Named by our Grandfather Paul Stober for the pond that never seemed to dry out, we are pleased to bring you 2-Row Okefenokee Pale Malt. Our Grandfather wished this swamp land would dry up so he could plant more grain, but even to this day, the pond survives. Okefenokee is a perfect base malt that can be used for multiple brewing recipes, and it also gives you a story to share with your customers. Fully Modified Plump 2-Row Kernels with a full flavor profile and color of 2.3-2.8°L. Our Okefenokee Pale is a sweet flavorful base malt perfect for a 100% grain bill. It gives a maltier characteristic with a slight biscuit-like flavor and a touch of nuttiness. When used in a SMaSH brew it will give a clean golden wort with a rich one of a kind flavor.

Task 1: From the pale malt description, output the passage that begins with the words containing "Named by our" and ends with "a kind flavor.", copied character for character.
Task 2:
Using the pale malt description, decide whether each statement agrees with it. For each, answer yes or no and quote the deciding words.
(a) The malt takes its name from a pond that never seemed to dry out.
(b) The malt's color is given as 3.5-4.0°L.
(c) The malt is called perfect for a 100% grain bill.

Source information:
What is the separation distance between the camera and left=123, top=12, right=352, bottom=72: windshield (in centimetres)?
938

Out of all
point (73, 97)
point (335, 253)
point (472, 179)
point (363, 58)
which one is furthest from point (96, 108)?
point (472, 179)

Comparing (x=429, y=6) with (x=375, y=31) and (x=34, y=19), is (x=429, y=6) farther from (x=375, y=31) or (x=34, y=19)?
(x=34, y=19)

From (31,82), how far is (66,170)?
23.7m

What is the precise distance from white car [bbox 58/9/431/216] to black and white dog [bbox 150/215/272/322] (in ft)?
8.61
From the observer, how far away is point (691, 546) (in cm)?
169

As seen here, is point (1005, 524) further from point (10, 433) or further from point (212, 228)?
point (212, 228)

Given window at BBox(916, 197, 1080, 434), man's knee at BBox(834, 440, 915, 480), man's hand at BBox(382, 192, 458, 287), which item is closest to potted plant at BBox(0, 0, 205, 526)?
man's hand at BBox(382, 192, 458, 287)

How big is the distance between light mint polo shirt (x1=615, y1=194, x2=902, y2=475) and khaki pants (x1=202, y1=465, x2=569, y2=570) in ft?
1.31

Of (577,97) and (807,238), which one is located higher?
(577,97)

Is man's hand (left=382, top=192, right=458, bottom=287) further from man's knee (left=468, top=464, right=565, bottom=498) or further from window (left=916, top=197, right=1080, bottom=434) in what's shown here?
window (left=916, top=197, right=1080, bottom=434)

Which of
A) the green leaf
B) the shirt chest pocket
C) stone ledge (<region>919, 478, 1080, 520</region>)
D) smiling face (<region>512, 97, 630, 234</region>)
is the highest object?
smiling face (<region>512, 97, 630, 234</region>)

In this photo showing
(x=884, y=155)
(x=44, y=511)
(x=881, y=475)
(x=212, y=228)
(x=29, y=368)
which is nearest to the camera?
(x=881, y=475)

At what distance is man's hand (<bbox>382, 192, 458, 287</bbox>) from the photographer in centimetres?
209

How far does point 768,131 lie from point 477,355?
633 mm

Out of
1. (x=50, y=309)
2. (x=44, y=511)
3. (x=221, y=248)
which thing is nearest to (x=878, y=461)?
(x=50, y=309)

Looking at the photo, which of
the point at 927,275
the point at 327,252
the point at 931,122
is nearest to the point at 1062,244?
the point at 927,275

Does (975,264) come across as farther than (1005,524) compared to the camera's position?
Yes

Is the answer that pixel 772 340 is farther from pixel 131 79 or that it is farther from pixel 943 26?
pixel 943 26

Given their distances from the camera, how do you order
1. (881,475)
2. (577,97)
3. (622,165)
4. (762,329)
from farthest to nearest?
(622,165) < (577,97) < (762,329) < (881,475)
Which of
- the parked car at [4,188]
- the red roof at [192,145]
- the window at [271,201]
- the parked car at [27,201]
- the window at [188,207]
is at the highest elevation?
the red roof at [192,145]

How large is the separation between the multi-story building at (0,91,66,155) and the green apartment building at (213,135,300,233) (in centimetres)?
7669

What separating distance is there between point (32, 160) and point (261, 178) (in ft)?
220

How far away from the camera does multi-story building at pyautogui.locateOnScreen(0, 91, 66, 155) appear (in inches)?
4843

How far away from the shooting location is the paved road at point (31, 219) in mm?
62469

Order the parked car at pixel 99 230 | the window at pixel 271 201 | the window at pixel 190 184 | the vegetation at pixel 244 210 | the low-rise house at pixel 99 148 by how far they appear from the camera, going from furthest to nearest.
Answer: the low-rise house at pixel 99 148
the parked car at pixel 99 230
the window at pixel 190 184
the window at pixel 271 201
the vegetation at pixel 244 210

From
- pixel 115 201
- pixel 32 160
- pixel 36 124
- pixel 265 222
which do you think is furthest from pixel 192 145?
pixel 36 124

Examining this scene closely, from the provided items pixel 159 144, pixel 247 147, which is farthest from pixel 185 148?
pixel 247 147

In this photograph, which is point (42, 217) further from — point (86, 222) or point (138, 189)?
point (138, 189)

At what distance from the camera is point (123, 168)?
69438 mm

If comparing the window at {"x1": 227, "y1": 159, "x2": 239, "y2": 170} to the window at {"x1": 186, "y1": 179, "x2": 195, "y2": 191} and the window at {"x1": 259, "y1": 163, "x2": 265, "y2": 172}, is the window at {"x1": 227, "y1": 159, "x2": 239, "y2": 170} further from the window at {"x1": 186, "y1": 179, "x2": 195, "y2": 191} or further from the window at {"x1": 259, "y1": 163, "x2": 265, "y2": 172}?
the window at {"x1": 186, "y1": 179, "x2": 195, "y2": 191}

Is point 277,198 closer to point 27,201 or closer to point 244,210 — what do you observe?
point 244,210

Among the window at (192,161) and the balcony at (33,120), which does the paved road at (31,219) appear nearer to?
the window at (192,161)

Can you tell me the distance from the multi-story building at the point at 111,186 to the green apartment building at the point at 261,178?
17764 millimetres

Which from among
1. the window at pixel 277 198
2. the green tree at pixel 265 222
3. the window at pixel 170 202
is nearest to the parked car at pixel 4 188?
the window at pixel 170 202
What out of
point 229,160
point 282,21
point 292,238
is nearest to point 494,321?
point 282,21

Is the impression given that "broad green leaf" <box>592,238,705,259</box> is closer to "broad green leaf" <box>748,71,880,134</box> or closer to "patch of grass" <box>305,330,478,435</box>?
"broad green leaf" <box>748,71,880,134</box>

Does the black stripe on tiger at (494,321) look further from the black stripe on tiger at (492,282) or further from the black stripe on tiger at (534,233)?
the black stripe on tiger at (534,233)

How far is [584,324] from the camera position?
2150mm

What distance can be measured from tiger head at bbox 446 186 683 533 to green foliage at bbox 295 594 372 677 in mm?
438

Response area 1:
Named by our Grandfather Paul Stober for the pond that never seemed to dry out, we are pleased to bring you 2-Row Okefenokee Pale Malt. Our Grandfather wished this swamp land would dry up so he could plant more grain, but even to this day, the pond survives. Okefenokee is a perfect base malt that can be used for multiple brewing recipes, and it also gives you a story to share with your customers. Fully Modified Plump 2-Row Kernels with a full flavor profile and color of 2.3-2.8°L. Our Okefenokee Pale is a sweet flavorful base malt perfect for a 100% grain bill. It gives a maltier characteristic with a slight biscuit-like flavor and a touch of nuttiness. When used in a SMaSH brew it will give a clean golden wort with a rich one of a kind flavor.

Response area 2:
(a) Yes: "Named by our Grandfather Paul Stober for the pond that never seemed to dry out"
(b) No: "color of 2.3-2.8°L"
(c) Yes: "a sweet flavorful base malt perfect for a 100% grain bill"